Text block:

start

Chess School Quiz Challenge #4

Challenge
Which side should she play on? Or should she play in the center rather? And what is the next step? Josefine Heinemann (photo) was faced with these questions in the duel of national team players against Lara Schulze. Heinemann found the right answer. Do you, too?
Solution
A bizarre configuration from the German Masters 2023. The far advanced black d-pawn looks like a thorn in White's flesh - but doesn't hurt White at all. White can play around it perfectly, and the two fianchettoed bishops beaming across the board open up prospects on both wings.
With her move 14...c6 Lara Schulze had stabilized her queenside to some extent by killing two birds with one stone: The pressure of the rook on the half-open c-file is neutralized, as is the pressure of the bishop on the long diagonal h1-a8. Now she would like to develop the c8-bishop to a nice square and things wouldn't look so bad for Black.
Josefine Heinemann had long since set her sights on the kingside. The bishop b2 is already eyeing the black castling position on the long diagonal a1-h8, and the knight e4 has made its way towards the black king. Now she still has to find a way to bring her heavy guns to the kingside, the queen and the rooks.
Heinemann found more than that. She also killed two birds with one stone - and moved 15.f4-f5. Powerful! That opens the way for the white queen to g4 and the f1-rook to f4, from where it can switch to the g- or h-file, a rook lift. So much for the one bird.

end

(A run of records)
start

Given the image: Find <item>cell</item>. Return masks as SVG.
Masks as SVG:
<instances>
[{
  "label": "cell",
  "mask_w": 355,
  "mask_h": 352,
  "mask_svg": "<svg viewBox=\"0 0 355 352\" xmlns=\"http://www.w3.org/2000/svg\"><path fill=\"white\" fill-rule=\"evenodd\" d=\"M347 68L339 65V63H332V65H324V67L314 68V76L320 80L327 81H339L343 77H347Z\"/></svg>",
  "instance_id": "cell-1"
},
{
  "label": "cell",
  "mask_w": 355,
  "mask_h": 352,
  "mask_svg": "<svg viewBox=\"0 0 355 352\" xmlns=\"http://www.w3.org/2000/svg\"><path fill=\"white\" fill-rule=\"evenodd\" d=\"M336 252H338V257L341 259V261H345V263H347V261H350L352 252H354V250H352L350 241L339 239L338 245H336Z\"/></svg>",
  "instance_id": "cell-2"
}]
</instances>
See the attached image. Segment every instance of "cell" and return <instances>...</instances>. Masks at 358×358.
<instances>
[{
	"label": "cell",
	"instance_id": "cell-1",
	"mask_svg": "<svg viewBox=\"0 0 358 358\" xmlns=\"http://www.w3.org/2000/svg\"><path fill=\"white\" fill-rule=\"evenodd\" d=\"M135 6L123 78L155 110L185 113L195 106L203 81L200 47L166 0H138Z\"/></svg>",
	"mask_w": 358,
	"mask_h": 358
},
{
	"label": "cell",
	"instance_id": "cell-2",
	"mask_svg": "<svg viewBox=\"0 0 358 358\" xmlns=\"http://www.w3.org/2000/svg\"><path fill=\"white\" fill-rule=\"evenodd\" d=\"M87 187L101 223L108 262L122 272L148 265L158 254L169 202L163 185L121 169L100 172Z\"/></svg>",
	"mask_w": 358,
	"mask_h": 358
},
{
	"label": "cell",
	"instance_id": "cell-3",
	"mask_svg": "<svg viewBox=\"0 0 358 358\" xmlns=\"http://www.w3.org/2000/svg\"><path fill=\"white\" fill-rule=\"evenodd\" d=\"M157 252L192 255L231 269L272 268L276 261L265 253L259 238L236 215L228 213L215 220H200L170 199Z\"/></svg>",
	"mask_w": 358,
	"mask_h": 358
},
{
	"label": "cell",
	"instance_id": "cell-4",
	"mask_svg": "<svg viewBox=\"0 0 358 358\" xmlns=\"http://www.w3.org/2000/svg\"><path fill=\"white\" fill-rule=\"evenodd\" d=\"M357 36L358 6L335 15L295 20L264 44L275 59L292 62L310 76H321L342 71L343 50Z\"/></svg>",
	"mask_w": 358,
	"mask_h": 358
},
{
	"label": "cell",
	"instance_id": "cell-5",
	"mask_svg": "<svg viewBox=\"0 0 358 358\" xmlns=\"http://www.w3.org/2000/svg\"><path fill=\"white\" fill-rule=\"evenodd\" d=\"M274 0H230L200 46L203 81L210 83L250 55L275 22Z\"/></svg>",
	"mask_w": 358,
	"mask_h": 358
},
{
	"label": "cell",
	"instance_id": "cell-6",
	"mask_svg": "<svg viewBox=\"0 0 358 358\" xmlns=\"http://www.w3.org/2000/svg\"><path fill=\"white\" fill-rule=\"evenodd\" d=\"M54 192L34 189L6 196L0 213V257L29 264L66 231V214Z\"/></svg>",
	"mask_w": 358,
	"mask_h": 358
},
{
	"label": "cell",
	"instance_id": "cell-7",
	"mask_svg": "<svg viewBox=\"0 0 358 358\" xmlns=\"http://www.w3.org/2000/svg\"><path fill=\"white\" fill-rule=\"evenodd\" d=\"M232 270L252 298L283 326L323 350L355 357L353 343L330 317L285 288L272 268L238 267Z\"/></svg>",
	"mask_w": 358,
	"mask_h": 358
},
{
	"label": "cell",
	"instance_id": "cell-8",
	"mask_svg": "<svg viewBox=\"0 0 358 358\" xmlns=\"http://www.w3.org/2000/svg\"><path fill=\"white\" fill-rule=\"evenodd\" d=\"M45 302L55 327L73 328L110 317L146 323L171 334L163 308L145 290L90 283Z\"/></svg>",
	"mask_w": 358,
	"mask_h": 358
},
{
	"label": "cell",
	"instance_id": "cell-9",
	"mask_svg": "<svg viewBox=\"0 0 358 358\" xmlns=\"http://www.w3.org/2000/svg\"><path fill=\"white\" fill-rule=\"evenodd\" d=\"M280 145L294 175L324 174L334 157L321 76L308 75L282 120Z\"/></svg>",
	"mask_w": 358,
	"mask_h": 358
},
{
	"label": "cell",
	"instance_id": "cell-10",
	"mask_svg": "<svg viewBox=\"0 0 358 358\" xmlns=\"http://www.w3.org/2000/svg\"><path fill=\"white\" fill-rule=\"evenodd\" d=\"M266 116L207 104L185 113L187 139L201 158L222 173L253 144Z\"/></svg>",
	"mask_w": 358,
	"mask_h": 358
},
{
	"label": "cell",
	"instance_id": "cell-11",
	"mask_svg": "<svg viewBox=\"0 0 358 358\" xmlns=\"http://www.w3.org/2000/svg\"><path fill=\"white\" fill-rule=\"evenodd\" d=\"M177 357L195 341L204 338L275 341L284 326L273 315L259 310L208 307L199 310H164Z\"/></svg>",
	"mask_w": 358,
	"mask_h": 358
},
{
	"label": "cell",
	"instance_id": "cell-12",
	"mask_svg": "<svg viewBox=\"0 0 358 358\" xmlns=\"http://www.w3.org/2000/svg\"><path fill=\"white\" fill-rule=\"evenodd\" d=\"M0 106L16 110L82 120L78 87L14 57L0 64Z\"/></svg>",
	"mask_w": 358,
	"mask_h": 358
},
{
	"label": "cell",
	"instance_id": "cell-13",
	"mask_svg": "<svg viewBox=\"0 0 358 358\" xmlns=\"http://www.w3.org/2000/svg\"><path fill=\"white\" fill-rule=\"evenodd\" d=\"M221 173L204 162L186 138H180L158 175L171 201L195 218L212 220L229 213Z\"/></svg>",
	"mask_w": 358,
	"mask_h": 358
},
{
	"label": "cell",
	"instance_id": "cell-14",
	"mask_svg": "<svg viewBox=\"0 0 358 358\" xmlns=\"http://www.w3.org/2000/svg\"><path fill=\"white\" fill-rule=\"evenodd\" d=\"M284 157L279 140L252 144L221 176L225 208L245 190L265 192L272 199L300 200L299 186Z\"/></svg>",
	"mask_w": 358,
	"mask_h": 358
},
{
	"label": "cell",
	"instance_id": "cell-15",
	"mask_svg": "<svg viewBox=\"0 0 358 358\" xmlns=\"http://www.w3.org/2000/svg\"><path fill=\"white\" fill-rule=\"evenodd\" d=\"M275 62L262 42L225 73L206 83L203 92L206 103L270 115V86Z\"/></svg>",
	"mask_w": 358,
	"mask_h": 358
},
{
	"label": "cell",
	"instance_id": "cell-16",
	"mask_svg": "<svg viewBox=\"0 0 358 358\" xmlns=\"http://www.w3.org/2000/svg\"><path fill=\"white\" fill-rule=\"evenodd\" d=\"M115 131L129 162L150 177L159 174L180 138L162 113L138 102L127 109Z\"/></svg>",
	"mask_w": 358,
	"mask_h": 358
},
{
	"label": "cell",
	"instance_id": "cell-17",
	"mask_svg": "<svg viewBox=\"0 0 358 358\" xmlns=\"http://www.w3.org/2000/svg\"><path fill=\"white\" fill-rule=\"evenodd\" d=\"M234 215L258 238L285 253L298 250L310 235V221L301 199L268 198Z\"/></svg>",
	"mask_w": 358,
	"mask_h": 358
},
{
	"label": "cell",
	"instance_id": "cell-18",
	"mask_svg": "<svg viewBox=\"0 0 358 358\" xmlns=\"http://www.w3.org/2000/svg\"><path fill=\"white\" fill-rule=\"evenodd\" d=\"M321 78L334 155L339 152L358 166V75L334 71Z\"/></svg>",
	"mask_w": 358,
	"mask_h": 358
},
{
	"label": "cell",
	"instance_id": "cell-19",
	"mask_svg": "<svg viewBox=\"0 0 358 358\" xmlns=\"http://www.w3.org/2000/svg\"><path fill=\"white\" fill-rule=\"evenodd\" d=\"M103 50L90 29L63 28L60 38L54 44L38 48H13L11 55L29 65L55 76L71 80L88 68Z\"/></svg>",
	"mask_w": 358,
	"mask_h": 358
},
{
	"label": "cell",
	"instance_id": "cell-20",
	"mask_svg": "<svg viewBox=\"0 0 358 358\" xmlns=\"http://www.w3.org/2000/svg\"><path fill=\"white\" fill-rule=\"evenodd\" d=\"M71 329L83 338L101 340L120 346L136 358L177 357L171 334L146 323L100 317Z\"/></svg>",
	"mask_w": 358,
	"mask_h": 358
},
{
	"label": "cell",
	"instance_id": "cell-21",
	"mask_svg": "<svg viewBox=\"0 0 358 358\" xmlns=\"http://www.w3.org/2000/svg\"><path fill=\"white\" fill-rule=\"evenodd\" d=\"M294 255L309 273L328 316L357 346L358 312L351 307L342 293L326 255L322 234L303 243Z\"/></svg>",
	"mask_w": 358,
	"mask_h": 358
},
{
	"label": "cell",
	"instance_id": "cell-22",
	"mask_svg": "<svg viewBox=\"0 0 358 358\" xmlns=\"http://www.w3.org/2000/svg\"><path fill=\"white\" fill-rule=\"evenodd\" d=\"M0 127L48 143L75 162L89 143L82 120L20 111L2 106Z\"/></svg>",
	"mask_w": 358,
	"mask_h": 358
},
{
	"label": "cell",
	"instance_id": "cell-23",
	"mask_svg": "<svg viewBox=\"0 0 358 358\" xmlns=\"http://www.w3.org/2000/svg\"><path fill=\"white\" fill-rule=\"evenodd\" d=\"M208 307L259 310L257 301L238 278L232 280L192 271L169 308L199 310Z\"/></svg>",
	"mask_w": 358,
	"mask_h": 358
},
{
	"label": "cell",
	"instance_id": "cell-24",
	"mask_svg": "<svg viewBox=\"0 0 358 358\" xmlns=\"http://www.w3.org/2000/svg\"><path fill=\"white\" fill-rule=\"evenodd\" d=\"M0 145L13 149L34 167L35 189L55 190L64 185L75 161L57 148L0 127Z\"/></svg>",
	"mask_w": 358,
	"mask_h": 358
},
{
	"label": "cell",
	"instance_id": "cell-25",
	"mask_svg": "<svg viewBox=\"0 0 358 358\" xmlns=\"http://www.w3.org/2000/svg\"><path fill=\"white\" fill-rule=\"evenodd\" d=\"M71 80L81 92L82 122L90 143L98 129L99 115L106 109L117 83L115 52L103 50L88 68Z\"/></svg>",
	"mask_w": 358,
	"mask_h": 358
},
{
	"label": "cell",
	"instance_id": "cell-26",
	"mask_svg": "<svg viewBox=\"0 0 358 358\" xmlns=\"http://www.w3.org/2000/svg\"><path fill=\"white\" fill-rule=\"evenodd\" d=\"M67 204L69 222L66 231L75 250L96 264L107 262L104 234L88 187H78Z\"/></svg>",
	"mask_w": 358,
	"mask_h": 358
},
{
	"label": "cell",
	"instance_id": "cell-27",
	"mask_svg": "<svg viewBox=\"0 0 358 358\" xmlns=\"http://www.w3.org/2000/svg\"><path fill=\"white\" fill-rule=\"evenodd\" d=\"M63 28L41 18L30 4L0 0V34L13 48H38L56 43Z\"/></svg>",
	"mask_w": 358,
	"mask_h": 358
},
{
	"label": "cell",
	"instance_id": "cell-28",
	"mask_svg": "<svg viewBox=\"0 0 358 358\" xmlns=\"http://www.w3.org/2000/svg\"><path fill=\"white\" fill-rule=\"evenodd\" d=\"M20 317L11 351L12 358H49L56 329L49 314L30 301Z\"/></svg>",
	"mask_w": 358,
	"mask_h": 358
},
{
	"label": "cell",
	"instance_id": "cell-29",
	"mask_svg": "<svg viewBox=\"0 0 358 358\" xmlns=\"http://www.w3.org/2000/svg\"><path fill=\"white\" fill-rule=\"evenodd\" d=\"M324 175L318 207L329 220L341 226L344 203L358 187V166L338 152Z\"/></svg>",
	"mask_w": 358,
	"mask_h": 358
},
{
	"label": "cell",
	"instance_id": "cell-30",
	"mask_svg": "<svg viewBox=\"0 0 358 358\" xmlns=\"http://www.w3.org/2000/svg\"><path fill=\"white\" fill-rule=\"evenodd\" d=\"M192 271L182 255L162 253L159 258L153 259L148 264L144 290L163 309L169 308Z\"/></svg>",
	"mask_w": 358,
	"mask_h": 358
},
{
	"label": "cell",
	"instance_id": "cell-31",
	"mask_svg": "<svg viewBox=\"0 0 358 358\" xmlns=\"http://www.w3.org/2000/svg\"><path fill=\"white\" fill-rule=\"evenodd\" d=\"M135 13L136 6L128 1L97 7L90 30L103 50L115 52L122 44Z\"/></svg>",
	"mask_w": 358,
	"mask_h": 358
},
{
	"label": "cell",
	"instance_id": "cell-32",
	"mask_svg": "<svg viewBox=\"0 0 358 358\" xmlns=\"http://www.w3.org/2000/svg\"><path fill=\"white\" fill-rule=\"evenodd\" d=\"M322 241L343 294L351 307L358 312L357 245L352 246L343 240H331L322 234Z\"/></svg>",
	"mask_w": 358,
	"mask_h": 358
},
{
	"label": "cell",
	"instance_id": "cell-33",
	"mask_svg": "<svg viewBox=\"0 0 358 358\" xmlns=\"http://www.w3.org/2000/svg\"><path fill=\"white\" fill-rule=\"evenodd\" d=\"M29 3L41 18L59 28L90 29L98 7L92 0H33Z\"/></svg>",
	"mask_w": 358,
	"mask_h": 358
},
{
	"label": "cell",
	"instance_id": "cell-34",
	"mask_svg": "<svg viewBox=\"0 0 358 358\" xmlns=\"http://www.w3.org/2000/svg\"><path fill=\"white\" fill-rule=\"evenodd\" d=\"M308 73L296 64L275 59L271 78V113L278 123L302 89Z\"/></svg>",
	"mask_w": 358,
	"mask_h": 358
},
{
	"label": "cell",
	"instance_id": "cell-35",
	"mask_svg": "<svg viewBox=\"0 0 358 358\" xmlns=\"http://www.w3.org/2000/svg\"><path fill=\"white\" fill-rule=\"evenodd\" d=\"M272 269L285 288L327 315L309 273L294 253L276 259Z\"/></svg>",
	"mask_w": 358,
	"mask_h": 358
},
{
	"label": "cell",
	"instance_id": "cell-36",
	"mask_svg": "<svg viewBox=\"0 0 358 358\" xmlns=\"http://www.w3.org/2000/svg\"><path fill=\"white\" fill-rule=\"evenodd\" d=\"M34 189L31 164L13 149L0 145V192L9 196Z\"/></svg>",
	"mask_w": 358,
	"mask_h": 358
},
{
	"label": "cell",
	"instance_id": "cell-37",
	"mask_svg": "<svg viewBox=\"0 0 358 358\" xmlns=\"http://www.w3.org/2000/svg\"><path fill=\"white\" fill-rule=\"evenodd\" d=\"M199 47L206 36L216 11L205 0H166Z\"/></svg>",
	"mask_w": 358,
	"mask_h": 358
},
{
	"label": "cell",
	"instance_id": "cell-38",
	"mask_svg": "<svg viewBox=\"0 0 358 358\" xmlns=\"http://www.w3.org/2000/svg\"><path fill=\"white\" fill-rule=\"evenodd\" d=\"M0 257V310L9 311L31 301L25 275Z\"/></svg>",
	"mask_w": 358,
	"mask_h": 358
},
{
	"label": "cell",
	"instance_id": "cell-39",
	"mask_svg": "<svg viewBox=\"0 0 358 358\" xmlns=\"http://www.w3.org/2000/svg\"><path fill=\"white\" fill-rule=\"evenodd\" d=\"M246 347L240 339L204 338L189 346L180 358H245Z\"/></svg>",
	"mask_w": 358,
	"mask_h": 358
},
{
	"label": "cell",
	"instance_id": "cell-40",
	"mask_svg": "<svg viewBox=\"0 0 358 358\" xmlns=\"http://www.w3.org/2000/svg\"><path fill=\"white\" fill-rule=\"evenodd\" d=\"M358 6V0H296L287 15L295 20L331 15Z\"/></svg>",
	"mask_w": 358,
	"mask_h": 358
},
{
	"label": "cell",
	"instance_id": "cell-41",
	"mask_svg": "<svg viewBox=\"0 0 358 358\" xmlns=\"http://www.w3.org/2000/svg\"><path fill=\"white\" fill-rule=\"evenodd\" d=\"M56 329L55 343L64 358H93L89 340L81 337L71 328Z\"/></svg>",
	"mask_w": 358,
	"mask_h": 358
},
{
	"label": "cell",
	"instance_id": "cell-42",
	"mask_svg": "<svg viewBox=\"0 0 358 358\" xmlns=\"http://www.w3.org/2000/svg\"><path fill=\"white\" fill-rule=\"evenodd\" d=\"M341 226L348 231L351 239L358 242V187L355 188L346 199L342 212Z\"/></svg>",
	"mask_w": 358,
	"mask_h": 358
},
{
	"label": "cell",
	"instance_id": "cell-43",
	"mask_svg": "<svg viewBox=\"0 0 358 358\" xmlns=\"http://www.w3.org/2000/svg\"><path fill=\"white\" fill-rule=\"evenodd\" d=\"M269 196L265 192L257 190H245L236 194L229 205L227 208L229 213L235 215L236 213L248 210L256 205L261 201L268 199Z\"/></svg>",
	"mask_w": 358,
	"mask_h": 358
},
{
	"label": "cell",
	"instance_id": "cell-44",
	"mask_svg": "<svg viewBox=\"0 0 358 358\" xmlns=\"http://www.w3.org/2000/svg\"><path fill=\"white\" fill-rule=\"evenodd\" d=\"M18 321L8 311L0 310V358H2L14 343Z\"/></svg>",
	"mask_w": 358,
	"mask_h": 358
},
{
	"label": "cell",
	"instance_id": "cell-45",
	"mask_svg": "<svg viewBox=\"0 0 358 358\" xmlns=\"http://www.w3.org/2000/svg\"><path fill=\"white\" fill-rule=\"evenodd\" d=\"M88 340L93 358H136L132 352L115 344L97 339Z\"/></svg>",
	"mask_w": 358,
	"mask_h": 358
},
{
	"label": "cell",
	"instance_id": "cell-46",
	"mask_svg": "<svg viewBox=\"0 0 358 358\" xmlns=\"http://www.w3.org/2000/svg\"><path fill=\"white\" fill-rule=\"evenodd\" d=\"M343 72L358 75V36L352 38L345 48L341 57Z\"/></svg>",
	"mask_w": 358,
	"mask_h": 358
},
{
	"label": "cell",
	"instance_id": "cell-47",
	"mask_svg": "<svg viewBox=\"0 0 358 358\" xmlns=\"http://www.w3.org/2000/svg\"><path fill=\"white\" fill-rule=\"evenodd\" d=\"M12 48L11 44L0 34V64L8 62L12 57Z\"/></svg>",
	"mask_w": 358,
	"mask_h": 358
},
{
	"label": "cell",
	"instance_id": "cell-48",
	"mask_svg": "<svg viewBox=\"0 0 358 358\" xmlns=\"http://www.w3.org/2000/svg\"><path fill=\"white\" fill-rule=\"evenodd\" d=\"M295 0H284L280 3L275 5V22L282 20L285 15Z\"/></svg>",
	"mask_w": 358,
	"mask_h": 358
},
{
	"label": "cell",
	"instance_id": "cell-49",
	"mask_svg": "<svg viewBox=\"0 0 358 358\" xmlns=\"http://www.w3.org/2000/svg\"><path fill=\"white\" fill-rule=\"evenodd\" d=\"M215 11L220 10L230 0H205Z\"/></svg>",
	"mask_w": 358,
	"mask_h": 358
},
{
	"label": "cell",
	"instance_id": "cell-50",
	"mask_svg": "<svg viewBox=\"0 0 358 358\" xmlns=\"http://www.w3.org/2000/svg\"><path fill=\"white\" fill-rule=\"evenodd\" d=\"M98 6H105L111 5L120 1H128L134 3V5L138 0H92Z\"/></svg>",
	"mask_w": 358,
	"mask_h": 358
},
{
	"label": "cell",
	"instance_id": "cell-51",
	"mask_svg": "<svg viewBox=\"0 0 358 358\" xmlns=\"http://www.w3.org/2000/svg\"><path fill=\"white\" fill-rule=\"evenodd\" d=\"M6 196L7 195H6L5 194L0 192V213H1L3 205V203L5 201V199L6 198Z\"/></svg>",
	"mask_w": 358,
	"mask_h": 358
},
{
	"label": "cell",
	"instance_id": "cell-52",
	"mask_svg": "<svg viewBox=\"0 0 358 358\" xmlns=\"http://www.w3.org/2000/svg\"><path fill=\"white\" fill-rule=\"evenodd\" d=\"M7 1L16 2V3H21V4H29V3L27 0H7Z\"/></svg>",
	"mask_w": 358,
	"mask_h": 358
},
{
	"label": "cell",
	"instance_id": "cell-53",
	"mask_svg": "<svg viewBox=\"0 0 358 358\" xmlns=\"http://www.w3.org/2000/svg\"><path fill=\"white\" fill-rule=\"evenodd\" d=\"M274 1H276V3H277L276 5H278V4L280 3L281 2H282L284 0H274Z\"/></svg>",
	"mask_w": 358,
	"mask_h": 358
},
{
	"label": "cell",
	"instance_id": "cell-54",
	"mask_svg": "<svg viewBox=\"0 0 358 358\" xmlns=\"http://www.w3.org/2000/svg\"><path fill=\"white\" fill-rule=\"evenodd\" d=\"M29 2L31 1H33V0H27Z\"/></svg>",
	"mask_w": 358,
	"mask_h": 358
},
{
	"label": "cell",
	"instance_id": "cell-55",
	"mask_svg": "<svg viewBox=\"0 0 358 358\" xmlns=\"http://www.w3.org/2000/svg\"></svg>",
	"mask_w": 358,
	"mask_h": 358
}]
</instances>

end

Required actions:
• A. Quote the chess quiz between "Josefine Heinemann had" and "and the rooks.", inclusive.
• B. According to the chess quiz, which event does the position come from?
• C. Decide whether each statement agrees with the chess quiz, answering yes or no and quoting the words that settle it: (i) Black's move 14...c6 neutralized the pressure of the rook on the half-open c-file. (ii) The far advanced black d-pawn causes White real harm. (iii) Heinemann answered with the move 15.f4-f5.

Outputs for the tasks:
• A.
Josefine Heinemann had long since set her sights on the kingside. The bishop b2 is already eyeing the black castling position on the long diagonal a1-h8, and the knight e4 has made its way towards the black king. Now she still has to find a way to bring her heavy guns to the kingside, the queen and the rooks.

• B. The German Masters 2023.

• C.
(i) Yes: "The pressure of the rook on the half-open c-file is neutralized"
(ii) No: "looks like a thorn in White's flesh - but doesn't hurt White at all"
(iii) Yes: "moved 15.f4-f5"